Do More Rules Make Us Safer?
Let’s begin this month’s Tailgate with a short quiz. Ask your employees these two questions:
- When is the last time you read the company’s safety rule book?
- If you had to take a test on its contents, would you pass?
It’s possible some of our employees are not as well-versed in the company’s safety rules as we would like because the rule book may be long and cover everything from office safety to working on overhead lines. Yet we base many of our safe work practices on our employees truly understanding these rules.
It’s also possible that we have fooled ourselves into thinking our employees have read the rule book, know and understand it, and believe in the written safety rules. The truth is, your company’s rule book could be causing problems when it comes to safety. How? Here are some possibilities.
Not all rules are known or followed. I’m aware of a cooperative that disciplined an employee for not adhering to a safety rule; the employee honestly stated, “I didn’t even know that was a rule.” In another instance, I asked a line superintendent about his cooperative’s grounding practice and then read him the rule from the cooperative’s rule book. He responded, “Oh, we don’t do it that way.”
The book includes rules that don’t tell you anything. One rule book I reviewed stated, “Disposal of trash and debris shall be done in an approved environmentally safe manner.” Yes, but what exactly does that mean? What is a worker supposed to do?
Rules may only be used to discipline. Too often, the only time we drag out the safety rule book is for disciplinary purposes. Once, after being disciplined, an employee stated, “I know Joe isn’t following this other rule – why isn’t he getting disciplined?” The reality is, he was right. Often you can look around and find an employee who didn’t follow a rule to the letter that day.
The rule book is too cumbersome for temporary workers. If you have a lengthy safety rule book, what do you have your temporary workers review? You can’t hand them the book and expect that they will read and understand all of it, yet we need them to conduct themselves in a safe manner.
There are language barriers within the company. The safety rule book can create issues for workers who do not fluently read and speak the language the book is written in.

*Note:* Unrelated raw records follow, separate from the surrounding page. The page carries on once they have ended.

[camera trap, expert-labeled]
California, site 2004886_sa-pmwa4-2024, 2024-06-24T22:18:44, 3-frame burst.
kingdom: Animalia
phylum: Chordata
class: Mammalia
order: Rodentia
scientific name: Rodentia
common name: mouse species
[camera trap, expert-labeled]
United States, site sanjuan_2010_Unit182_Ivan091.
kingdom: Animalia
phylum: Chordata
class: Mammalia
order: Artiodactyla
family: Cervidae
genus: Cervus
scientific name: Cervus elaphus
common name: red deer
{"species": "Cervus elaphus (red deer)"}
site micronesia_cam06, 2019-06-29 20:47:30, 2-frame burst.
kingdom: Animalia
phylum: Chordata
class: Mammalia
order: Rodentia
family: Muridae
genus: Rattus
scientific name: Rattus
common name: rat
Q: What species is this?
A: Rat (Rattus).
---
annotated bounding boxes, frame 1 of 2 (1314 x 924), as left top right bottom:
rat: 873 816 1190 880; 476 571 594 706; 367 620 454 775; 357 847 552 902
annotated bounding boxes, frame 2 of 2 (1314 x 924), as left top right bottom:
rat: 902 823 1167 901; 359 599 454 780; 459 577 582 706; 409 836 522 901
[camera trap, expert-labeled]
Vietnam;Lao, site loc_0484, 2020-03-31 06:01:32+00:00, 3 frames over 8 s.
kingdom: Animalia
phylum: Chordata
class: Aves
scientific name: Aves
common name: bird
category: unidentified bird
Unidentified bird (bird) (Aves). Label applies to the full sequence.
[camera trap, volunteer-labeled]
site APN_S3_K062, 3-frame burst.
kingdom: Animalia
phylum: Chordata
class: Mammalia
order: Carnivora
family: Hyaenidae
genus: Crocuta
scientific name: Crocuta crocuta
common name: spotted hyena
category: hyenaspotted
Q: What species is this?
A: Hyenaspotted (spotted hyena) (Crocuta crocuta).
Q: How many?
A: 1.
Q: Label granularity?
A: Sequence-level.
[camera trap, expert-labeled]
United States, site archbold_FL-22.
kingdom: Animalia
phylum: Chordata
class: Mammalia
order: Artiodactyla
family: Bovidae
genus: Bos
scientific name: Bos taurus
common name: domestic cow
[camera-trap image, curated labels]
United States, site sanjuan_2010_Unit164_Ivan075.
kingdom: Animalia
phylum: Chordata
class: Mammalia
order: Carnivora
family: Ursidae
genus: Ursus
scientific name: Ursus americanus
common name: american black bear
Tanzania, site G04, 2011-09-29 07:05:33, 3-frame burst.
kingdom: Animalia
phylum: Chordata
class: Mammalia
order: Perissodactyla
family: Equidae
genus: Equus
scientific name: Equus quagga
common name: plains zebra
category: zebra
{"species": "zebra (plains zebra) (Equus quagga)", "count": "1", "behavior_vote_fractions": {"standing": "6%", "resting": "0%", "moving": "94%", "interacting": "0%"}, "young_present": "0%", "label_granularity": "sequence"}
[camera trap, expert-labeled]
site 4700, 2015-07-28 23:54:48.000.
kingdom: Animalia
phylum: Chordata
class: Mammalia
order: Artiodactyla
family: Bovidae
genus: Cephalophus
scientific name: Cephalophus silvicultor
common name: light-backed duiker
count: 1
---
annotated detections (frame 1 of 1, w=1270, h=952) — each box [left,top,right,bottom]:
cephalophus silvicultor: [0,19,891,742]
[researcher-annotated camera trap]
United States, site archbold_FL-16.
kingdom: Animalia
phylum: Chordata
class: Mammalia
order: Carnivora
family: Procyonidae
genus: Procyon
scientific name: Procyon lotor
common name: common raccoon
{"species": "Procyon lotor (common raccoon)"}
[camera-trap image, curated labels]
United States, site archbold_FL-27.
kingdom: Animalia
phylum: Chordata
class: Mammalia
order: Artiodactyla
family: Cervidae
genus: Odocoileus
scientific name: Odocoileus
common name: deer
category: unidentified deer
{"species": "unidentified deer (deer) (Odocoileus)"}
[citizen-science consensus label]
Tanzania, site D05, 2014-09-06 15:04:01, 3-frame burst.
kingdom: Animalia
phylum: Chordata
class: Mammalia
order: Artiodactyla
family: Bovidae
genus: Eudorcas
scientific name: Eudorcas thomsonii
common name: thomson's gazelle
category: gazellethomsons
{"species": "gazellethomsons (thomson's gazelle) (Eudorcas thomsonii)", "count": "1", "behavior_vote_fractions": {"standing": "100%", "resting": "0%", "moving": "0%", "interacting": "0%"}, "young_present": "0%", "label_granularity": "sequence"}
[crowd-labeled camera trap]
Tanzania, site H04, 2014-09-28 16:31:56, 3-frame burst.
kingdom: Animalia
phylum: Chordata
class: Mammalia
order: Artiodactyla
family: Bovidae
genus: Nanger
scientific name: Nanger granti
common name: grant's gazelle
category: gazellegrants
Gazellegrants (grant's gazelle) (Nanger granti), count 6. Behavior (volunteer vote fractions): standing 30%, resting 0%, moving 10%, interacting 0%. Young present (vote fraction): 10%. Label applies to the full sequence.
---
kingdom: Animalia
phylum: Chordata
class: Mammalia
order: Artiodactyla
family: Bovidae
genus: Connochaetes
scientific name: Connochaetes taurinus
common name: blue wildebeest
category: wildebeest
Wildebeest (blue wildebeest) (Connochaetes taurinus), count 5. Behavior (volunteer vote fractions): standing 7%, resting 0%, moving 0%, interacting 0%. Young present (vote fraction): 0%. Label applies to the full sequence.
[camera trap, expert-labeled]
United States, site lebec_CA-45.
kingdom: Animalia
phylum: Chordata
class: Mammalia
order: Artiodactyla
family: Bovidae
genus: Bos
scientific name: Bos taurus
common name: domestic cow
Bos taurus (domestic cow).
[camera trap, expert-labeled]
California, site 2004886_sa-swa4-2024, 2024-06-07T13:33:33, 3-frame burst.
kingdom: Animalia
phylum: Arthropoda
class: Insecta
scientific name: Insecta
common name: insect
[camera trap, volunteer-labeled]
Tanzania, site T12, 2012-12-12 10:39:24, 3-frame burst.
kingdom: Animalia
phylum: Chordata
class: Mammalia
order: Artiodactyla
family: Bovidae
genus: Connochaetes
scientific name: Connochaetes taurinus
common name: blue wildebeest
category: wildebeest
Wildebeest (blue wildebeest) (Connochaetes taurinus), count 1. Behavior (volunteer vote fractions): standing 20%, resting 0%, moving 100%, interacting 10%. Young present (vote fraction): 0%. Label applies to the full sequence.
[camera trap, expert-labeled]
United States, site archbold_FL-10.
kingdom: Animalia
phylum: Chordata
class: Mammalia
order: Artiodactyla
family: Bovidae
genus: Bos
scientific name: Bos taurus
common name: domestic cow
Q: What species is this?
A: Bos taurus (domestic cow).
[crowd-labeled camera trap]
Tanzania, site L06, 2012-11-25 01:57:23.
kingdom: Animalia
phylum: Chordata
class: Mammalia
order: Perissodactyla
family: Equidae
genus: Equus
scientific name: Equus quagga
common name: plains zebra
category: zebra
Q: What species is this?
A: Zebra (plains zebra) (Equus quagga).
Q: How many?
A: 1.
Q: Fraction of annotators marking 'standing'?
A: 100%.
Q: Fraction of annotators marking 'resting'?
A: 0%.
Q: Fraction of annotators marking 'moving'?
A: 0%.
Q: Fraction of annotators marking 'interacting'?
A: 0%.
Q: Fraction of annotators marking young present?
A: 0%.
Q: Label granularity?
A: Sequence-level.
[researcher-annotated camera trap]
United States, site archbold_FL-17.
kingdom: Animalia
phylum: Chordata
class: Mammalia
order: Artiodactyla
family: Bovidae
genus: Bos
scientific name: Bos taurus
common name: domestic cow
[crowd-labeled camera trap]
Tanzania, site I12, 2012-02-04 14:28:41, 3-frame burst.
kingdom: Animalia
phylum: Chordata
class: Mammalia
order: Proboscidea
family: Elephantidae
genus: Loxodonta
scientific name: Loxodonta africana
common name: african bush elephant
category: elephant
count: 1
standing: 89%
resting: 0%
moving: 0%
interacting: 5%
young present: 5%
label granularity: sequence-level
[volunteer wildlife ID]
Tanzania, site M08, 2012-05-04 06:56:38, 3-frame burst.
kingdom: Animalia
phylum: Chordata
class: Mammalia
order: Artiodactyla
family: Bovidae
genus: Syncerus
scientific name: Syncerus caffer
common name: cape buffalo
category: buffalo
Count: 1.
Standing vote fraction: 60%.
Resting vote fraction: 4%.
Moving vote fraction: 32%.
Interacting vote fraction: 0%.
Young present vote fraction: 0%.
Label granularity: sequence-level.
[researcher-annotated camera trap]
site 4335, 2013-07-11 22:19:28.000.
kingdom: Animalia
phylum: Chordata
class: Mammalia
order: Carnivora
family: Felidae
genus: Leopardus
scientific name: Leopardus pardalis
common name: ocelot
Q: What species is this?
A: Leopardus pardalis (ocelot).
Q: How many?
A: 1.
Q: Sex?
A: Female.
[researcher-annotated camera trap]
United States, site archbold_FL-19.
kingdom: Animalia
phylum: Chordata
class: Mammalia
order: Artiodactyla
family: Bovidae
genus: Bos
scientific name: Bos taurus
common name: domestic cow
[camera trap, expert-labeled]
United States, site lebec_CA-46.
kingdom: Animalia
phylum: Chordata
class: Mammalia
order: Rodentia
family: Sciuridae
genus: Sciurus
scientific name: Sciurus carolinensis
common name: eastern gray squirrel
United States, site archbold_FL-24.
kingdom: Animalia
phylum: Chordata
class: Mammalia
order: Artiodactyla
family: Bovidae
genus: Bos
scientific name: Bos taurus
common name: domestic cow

More rules are added to the book to address accidents. Too many times when I read the outcome of an accident investigation, the result is to implement more rules. I don’t know of one person who comes to work to do an unsafe job, and oftentimes it is an experienced worker who knew the rules who was involved in the accident. So, if they knew the rules and didn’t follow them, how are more rules going to fix the problem?
Four-Step Action Plan
At Minnesota Rural Electric Association, we realized that having more rules wasn’t necessarily making our employees any safer, so we adopted what we refer to as 24 Basic Life-Saving Rules (see www.mrea.org/compliance/). We believe this is a fresh approach to safety rules that helps to strengthen our safety culture and save lives. You can also use this approach within your organization. Start by determining what safety outcomes you really want, and then take these four actions to move safety forward.
Action 1: Adopt basic life-saving rules that set the foundation for your safe work practices. Ensure employees are trained to clearly know, understand and commit to these rules.
Action 2: Teach employees to recognize hazards in any environment. Employees make a great number of decisions each day, and we can’t make enough rules to cover all aspects of the job. We need to count on our employees’ experience, skills and initiatives.
Action 3: Set your standard of safety and guide your actions toward that standard. I often say it’s not about rules – it’s about the standard of safety we own.
Action 4: Train employees to think ahead of their actions about what outcomes might occur.
These steps engage employees through proactive actions and initiatives. Only with an engaged workforce can we achieve the outcome we seek – strengthening our safety culture. And we don’t need a lengthy safety rule book to make it happen.
About the Author: Lidia Dilley Jacobson is the director of safety and loss control for the Minnesota Rural Electric Association, which serves 50 rural electric cooperatives in Minnesota. She is an experienced safety professional with 32 years in the industries of explosives, nuclear and electricity, and her work has involved technical, compliance-based and managerial responsibilities. Jacobson’s last 12 years have been focused on the electrical industry.